[Exercise objective]
Return every entry below verbatim, with each line unchanged and in its original order.

Stored items from the dataset:
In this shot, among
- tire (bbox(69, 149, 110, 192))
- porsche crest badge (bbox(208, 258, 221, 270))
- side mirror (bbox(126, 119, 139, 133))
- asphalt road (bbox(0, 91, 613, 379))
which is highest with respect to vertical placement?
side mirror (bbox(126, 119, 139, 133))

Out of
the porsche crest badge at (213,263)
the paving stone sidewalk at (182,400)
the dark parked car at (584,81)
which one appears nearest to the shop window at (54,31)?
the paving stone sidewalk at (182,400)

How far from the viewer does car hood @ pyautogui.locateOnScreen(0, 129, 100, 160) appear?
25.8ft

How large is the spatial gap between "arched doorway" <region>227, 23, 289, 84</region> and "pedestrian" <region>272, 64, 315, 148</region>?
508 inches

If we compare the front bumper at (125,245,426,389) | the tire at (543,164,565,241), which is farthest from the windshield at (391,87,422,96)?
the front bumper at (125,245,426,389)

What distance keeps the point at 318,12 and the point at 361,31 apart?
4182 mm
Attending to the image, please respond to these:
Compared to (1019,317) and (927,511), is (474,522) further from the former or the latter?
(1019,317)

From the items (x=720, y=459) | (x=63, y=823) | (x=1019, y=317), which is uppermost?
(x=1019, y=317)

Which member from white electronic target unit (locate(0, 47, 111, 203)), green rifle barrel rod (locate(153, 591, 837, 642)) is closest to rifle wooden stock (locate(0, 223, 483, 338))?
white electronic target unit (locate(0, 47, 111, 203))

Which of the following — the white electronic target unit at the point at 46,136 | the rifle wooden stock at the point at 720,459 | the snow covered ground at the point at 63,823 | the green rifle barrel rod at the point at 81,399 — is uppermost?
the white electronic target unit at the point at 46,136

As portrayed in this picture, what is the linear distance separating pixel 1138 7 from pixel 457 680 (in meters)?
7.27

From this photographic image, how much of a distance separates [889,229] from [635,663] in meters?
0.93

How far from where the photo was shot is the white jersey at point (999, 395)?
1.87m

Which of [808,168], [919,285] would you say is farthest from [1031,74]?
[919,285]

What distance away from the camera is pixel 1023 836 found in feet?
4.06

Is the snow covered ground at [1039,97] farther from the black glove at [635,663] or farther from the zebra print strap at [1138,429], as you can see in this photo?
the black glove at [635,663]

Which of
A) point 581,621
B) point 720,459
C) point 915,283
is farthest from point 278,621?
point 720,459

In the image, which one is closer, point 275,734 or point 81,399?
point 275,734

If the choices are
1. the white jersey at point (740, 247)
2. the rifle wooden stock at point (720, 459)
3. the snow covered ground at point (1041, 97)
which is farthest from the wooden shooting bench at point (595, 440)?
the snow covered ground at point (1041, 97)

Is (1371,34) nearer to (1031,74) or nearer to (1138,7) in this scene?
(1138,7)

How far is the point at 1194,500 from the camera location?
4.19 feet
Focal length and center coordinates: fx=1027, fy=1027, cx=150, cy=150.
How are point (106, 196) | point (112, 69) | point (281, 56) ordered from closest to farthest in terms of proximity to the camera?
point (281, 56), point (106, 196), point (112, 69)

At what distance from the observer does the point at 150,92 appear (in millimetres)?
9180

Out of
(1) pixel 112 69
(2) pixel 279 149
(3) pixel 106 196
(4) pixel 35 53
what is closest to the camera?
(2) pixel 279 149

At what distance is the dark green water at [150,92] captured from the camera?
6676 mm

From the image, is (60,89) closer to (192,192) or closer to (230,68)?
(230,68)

[Solution for this task]
In this shot, among
- tire (bbox(69, 149, 110, 192))
- porsche crest badge (bbox(208, 258, 221, 270))
- side mirror (bbox(126, 119, 139, 133))
- asphalt road (bbox(0, 91, 613, 379))
which is highest with respect to vertical placement?
side mirror (bbox(126, 119, 139, 133))

Out of
the porsche crest badge at (213,263)
the paving stone sidewalk at (182,400)
the dark parked car at (584,81)
which one appears nearest to the shop window at (54,31)?
the paving stone sidewalk at (182,400)

How far from the viewer does car hood @ pyautogui.locateOnScreen(0, 129, 100, 160) appear?
25.8ft

How large is the spatial gap between "arched doorway" <region>227, 23, 289, 84</region> and "pedestrian" <region>272, 64, 315, 148</region>?
508 inches

If we compare the front bumper at (125,245,426,389) | the tire at (543,164,565,241), which is farthest from the windshield at (391,87,422,96)?
the front bumper at (125,245,426,389)

What distance keeps the point at 318,12 and the point at 361,31 apart?
4182 mm
Attending to the image, please respond to these:
Compared to (1019,317) and (927,511), is (474,522) further from the former or the latter?
(1019,317)

From the items (x=720, y=459) | (x=63, y=823) | (x=1019, y=317), which is uppermost?
(x=1019, y=317)

Which member from white electronic target unit (locate(0, 47, 111, 203)), green rifle barrel rod (locate(153, 591, 837, 642)) is closest to rifle wooden stock (locate(0, 223, 483, 338))?
white electronic target unit (locate(0, 47, 111, 203))

Which of the following — the white electronic target unit at the point at 46,136 | the rifle wooden stock at the point at 720,459 | the snow covered ground at the point at 63,823 | the green rifle barrel rod at the point at 81,399 — is uppermost?
the white electronic target unit at the point at 46,136

As portrayed in this picture, what is the linear distance separating pixel 1138 7 from pixel 457 680 (in meters)?
7.27

From this photographic image, how much of a distance separates [889,229] from [635,663] in meters?
0.93

How far from where the photo was shot is the white jersey at point (999, 395)?
1.87m

Which of [808,168], [919,285] would you say is farthest from [1031,74]?
[919,285]

What distance away from the camera is pixel 1023 836 found in feet?
4.06

Is the snow covered ground at [1039,97] farther from the black glove at [635,663] or farther from the zebra print strap at [1138,429], as you can see in this photo?
the black glove at [635,663]

Which of
A) point 581,621
B) point 720,459
C) point 915,283
is farthest from point 278,621?
point 720,459

In the image, which one is closer, point 275,734 or point 81,399?
point 275,734

If the choices are
1. the white jersey at point (740, 247)
2. the rifle wooden stock at point (720, 459)
3. the snow covered ground at point (1041, 97)
which is farthest from the wooden shooting bench at point (595, 440)?
the snow covered ground at point (1041, 97)

Is (1371,34) nearer to (1031,74) or nearer to (1138,7) in this scene?
(1138,7)

How far is the point at 1194,500 from the camera location?
4.19 feet
Focal length and center coordinates: fx=1027, fy=1027, cx=150, cy=150.
How are point (106, 196) | point (112, 69) | point (281, 56) ordered from closest to farthest in terms of proximity to the camera?
point (281, 56), point (106, 196), point (112, 69)

At what distance from the observer does the point at 150,92 appear (in millimetres)?
9180

Out of
(1) pixel 112 69
(2) pixel 279 149
(3) pixel 106 196
(4) pixel 35 53
what is closest to the camera?
(2) pixel 279 149

At what distance is the dark green water at [150,92] captured from the camera?
6676 mm

From the image, is (60,89) closer to (192,192) or closer to (230,68)?
(230,68)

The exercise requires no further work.